Властелин рек (Иутин) - страница 198

Иоанн наклонился над доской, словно обдумывал следующий ход, но вдруг тело его покосилось на бок и безвольно рухнуло на пол вместе с креслом. Рядом рассыпались задетые его рукой шахматы. К нему тут же бросились, перевернули на спину, кто-то кинулся за водой, кто-то за целебными снадобьями — поднялась великая суета и крики. Вельский визжал в гневе, топал ногой, велел звать стражу, лекарей. Затем нагнулся к государю.

Иоанн корчился, жадно хватая ртом воздух. Взгляд его, полный ужаса, был устремлен куда-то вверх, но, кажется, он уже ничего не видел. Он захрипел, страшно и мерзко, но хрип оборвался внезапно, и царь, испуская пену, выгнулся несколько раз и затих с вываленным изо рта языком и открытыми глазами, в коих все еще читался неимоверный страх перед смертью…

И лишь тогда в покоях поднялся страшный вой — бились в рыданиях слуги и спальники, падая подле мертвого на пол.

Вельский медленно поднялся, наблюдая за тем, как тело поднимают и относят на ложе. Уже вбежал духовник Феодосий и, крестясь торопливо, стал совершать над умершим обряд пострижения в схиму, исполняя последнюю волю новопреставленного…

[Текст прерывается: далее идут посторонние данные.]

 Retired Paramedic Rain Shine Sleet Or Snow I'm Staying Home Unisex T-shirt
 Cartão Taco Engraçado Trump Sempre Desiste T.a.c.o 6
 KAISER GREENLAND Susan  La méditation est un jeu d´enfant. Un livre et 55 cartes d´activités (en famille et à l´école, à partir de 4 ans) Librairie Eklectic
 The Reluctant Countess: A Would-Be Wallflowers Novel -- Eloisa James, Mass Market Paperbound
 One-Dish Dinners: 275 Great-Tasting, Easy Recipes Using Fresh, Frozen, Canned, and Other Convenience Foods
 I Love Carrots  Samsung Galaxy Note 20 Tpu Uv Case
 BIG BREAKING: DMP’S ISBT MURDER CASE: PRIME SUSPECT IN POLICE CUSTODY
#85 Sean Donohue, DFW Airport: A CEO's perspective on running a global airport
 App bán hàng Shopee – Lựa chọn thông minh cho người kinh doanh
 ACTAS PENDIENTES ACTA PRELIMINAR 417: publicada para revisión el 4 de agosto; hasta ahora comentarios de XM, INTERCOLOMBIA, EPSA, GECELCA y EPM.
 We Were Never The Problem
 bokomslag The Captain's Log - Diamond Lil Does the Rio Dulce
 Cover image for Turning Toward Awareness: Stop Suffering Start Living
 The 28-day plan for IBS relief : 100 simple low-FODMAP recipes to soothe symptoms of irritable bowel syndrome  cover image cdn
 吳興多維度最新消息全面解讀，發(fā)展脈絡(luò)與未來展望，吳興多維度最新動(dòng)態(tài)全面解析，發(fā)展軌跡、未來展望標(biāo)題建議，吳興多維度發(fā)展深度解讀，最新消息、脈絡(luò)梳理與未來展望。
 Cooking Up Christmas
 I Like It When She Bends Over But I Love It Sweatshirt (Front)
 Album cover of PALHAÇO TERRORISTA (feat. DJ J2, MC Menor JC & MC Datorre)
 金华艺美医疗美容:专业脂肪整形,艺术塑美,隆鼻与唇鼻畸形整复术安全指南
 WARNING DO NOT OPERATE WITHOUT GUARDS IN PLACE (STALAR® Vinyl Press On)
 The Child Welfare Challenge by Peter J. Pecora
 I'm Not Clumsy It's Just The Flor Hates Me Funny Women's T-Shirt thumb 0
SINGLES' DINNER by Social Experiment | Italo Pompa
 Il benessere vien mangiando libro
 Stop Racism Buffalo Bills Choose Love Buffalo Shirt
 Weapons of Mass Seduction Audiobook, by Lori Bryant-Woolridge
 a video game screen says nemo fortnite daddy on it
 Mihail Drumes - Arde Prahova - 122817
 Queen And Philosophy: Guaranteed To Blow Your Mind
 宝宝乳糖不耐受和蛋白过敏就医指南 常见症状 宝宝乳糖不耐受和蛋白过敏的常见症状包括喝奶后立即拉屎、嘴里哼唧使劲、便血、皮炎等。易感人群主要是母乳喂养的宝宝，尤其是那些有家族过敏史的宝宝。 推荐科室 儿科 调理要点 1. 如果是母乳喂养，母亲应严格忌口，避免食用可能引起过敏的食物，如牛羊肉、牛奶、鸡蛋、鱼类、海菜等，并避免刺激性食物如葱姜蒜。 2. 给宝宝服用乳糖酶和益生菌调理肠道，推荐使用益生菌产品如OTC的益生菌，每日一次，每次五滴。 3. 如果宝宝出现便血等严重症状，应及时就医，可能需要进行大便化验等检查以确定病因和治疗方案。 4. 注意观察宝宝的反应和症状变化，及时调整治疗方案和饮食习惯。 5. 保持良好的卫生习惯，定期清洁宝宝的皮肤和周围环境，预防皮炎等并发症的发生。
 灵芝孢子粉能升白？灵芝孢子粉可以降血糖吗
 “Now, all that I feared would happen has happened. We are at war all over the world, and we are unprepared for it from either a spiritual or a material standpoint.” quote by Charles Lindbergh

Вельский опрометью бросился из покоев, поймал первого попавшегося стражника, вжавшегося в стену, и проговорил ему в самое лицо:

— Найди старшого! Передай, пусть велит запереть ворота Кремля! Стражу поставить в боевую готовность! Лекаря найдите! Ко мне его, живо!

Весть о смерти Иоанна быстро распространилась по дворцу, и вот уже Мария Нагая, прижимая к груди младенца-сына, рыдает, страшась за судьбу своего чада. Стража уже стоит у ее покоев, кои ей приказано не покидать. Где же дядюшка Афанасий? На него вся надежда!

А Афанасий Нагой тем временем, утирая взмокшее чело, бежал прямиком в покои нового государя, Феодора Иоанновича — пасть в ноги, поклясться в верности, просить о заступе, дабы ни Годуновы, ни Богдашка Вельский не причинили осиротевшему младенцу и его матери-вдове никакого вреда.

Уже у самой лестницы, что вела к покоям царевича, Нагой услышал сдавленные крики, ругань, какую-то возню. Притаился, закусив губу. И вот увидел, как два дюжих стражника волокли под руки самого Богдана Вельского с разбитой бровью и заткнутым шапкой ртом. Он пытался что-то кричать, силился вырваться, отпирался, тараща глаза. Но его сволокли куда-то в темень переходов, и крики его смолкли. Нагой перекрестился. Кто же приказал? Кто успел в столь малое время взять власть во дворце в свои руки?

— Господи, сбереги, — выдохнул он и бросился вверх по лестнице и наверху внезапно остановился, словно врезался на полном ходу в невидимую преграду. У дверей покоев царевича в распахнутой шубе стоял Никита Романович Захарьин. Нагой глядел в его холодный, непроницаемый лик и разом все понял. И не нашел ничего более, кроме как пасть перед ним на колени и слезно молить о пощаде. Никита Романович глядел на него сверху бесстрастно, без ненависти и торжества, а Нагой уже вспомнил, как по его доносу ограбили дом боярина, как пытал он Протасия Захарьина, как делал все, дабы вырваться на вершину власти, не думая о том, каких людей настраивает против себя. А теперь было поздно.